Yaz tentou esconder um riso leve. Não queria soar ofensiva, então se conteve.

“Ela não tem uma carapaça de metal ou solta lasers mortais, solta?”

“O que são lasers?” perguntou Gabrielle.

“Oh… algo como…um raio potencialmente fatal”.

“Não… por que ela faria isso?”

“Confirmado Yaz, Alti não é um Dalek” disse a Doutora por cima do ombro.

“O que a Doutora quer dizer é que já lidamos com esse tipo de maldade. Na verdade, ela tem sido perseguida há milênios por seres tão maus quanto Alti. Isso não é exatamente novidade para nós”.

“Pelos Deuses, quantos anos você tem?” perguntou Gabrielle surpresa.

“Perdi a conta algumas vezes” disse a Doutora. “Mas nos voltemos ao mais importante. Onde é mais provável que encontremos Alti ou os cultistas dela?”

“Ao Norte” disse Xena “Nas estepes. Sempre foi o território dela.

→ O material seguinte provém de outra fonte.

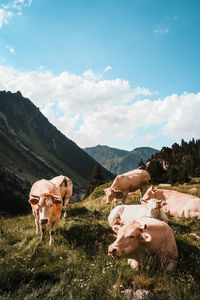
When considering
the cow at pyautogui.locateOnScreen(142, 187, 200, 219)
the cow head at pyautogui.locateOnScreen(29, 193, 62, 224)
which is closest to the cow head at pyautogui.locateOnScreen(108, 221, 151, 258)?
the cow head at pyautogui.locateOnScreen(29, 193, 62, 224)

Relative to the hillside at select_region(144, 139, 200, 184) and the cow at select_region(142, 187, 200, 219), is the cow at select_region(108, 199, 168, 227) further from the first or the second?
the hillside at select_region(144, 139, 200, 184)

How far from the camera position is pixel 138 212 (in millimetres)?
10344

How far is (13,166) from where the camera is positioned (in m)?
178

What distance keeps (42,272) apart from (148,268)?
114 inches

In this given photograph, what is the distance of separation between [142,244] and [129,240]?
0.56 metres

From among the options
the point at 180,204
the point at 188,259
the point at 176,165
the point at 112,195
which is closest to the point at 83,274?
the point at 188,259

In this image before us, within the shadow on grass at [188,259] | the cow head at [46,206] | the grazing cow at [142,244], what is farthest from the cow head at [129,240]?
the cow head at [46,206]

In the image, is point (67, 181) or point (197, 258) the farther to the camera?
point (67, 181)

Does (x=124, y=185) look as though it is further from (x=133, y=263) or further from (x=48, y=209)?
(x=133, y=263)

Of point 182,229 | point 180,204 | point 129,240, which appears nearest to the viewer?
point 129,240

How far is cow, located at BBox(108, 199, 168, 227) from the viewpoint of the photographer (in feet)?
32.9

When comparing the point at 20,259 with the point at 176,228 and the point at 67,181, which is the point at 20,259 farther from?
the point at 67,181

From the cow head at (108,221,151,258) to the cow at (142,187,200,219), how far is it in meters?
6.69

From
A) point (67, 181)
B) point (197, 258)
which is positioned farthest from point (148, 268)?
point (67, 181)
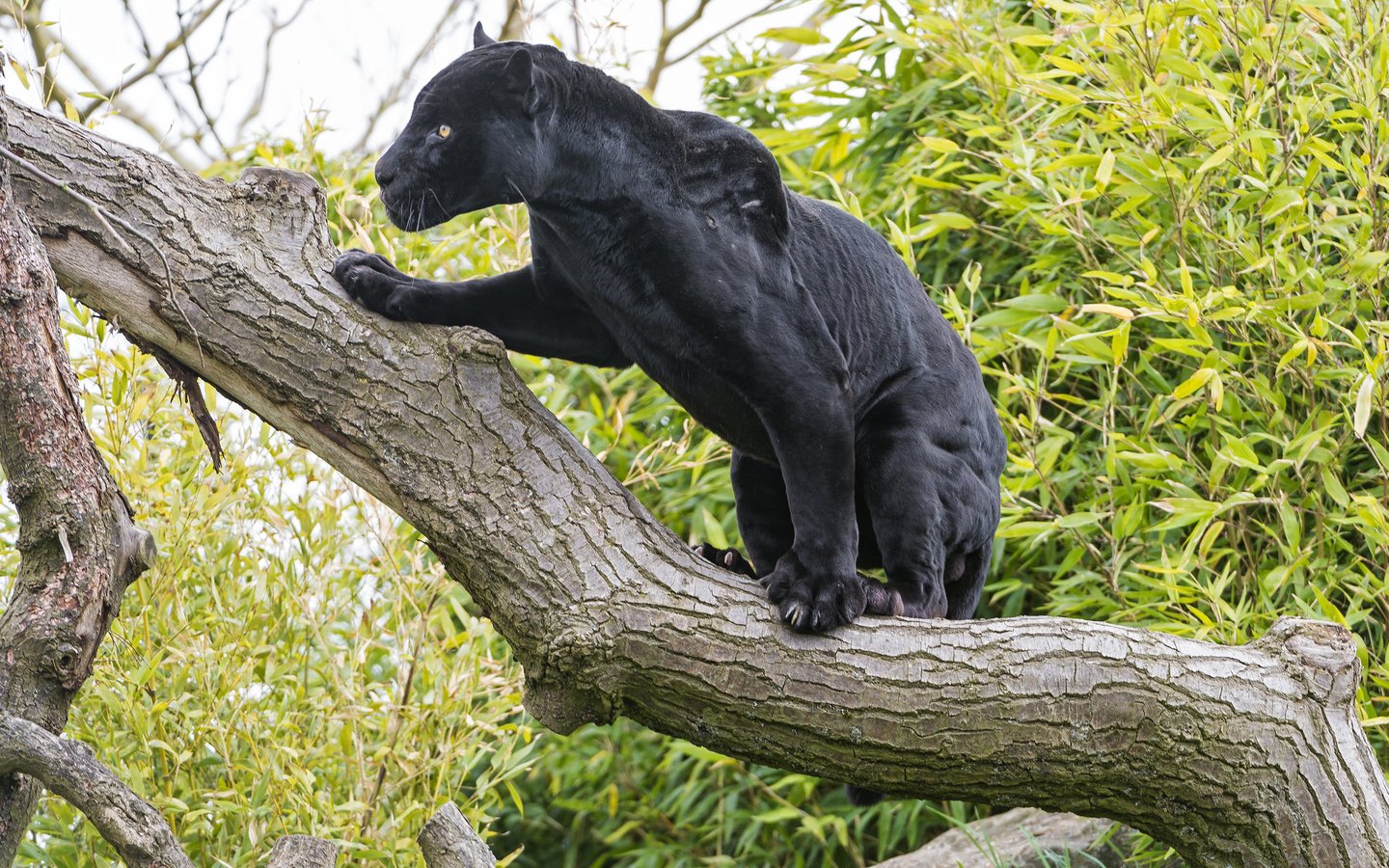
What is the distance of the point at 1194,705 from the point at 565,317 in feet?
4.46

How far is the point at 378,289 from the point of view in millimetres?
2312

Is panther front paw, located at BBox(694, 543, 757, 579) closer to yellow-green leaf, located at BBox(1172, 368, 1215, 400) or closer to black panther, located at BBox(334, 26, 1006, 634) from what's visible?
black panther, located at BBox(334, 26, 1006, 634)

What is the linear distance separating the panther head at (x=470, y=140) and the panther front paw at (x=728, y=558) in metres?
0.82

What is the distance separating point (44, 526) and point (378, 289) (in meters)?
0.68

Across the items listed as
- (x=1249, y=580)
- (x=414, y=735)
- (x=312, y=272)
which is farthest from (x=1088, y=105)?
(x=414, y=735)

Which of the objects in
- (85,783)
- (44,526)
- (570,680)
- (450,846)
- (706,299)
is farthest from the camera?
(450,846)

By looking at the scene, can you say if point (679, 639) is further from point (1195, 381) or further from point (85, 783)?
point (1195, 381)

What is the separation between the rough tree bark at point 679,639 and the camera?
207 centimetres

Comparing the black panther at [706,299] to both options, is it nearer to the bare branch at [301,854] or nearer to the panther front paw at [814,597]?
the panther front paw at [814,597]

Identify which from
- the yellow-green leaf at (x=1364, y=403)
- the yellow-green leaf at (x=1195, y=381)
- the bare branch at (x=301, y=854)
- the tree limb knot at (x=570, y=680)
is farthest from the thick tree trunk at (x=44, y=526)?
the yellow-green leaf at (x=1364, y=403)

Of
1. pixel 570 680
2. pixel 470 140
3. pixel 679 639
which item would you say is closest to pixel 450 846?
pixel 570 680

Se existe um jeito de chamar o espírito dela para tentar de alguma maneira revivê-la, é lá que devemos ir”.

“Perfeito” disse a Doutora acionando a Tardis que após alguns solavancos disparou pelo espaço-tempo.

“Essa sua caixa voadora sabe pra onde está nos levando?” perguntou Xena.

“Não fale assim dela. Ela é sensível e tem sentimentos. E sabe perfeitamente para onde ir” exclamou a Doutora levemente ofendida.

“Na maioria das vezes…” sussurrou Yaz de lado.

Mas antes que pudessem dizer algo mais, a TARDIS foi puxada para baixo, não como num pouso exatamente suave, mas como se uma força magnética simplesmente a aterrasse.

“Doutora? Esse não é o tipo de coisa que estávamos esperando, é?” perguntou Yaz com um pouco de receio.

A Doutora olhou para cima e para os lados, tentando identificar que tipo de força estava as impedindo de continuar.

“Devemos nos preocupar?” perguntou Xena, erguendo uma sobrancelha.

“Ahh, essa é uma pergunta bem retórica, não é?” perguntou a Doutora correndo para o outro lado do painel da Tardis. “Os monitores pararam de funcionar…estranho.”

“Mas estamos na Terra?”

“COMO ASSIM ‘estamos na Terra’?” perguntou Gabrielle de olhos arregalados “Onde mais estaríamos?”

“Eu acho que falhamos em mencionar que essa caixa viaja no TEMPO e ESPAÇO” disse Yaz com um sorriso amarelo. “Mas está tudo bem. Eu já estive em outros lugares. É bem… comum”.

“Só tem um jeito de saber.” A Doutora andou decidida até as portas da Tardis e as escancarou, incerta se encontraria ali um solo pisável, um vórtex temporal ou o vácuo do espaço. Felizmente, a primeira opção se tornou verdadeira. A Doutora olhou para o local a sua frente e colocou a língua pra fora “Hm. Carbonos e hidrogênios. Ainda na Terra”.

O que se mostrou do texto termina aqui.